Jerusalem (VINnews) – Professor Gabi Barabash, the former director-general of Israel’s health ministry and former director of Ichilov hospital, a leading figure in the battle against coronavirus, has been appointed as Israel’s coronavirus “czar.” The government confirmed the appointment Tuesday and there will be a press conference Tuesday evening in which Prime Minister Netanyahu is expected to announce the appointment.
Barabash has been a leading proponent of lockdowns to combat the virus. It is possible that with the steep rise in coronavirus cases in Israel, with 30,000 active cases in the country, Barabash will push for a lockdown to be initiated as soon as August.
Colleagues welcomed the appointment of Barabash. Professor Roni Gimzu, the director of the Ichilov hospital, told N12 that “Barabash’s appointment as coronavirus czar is excellent. He’s the right person in the right place! This is the best decision taken by the government at this point in the crisis. I know Gabi well. He is decisive, determined, detail-oriented and does not accept that something is “impossible”. He knows when to respect and when to show anger.”

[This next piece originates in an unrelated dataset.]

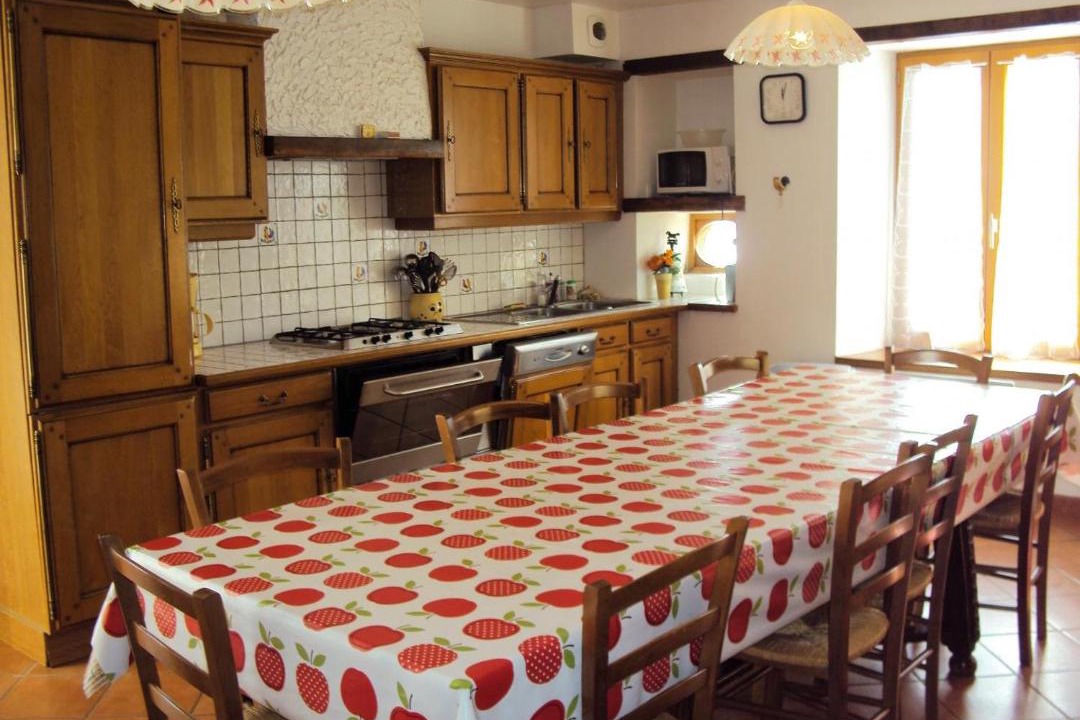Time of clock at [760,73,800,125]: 12:03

Gimzu added that Barabash had “taken the matter seriously from the beginning, learning the details like he knows and taking a definitive stance.
Gimzu also claimed that “Israel can eradicate coronavirus, strengthen the economy and all this without a lockdown – if there is proper management and public notification. We can show the world that Israel can eradicate the virus without a lockdown.”
Former Mossad chief Danny Yatom however opposed the appointment of a doctor to the position since “the crisis goes beyond lab tests and hospital beds, it affects all the government ministries whose work must be coordinated and monitored. There were other candidates on the list who were more qualified.”
One of those candidates is the highly respected head of the Mossad at present, Yossi Cohen, as well as General Amir Abulafia, who congratulated Barabash on his appointment. General (res.) Ronny Nome, who was responsible for supervising Bnei Brak during the first lockdown, was also offered the position but refused because he felt he would not have enough authority to manage the crisis effectively.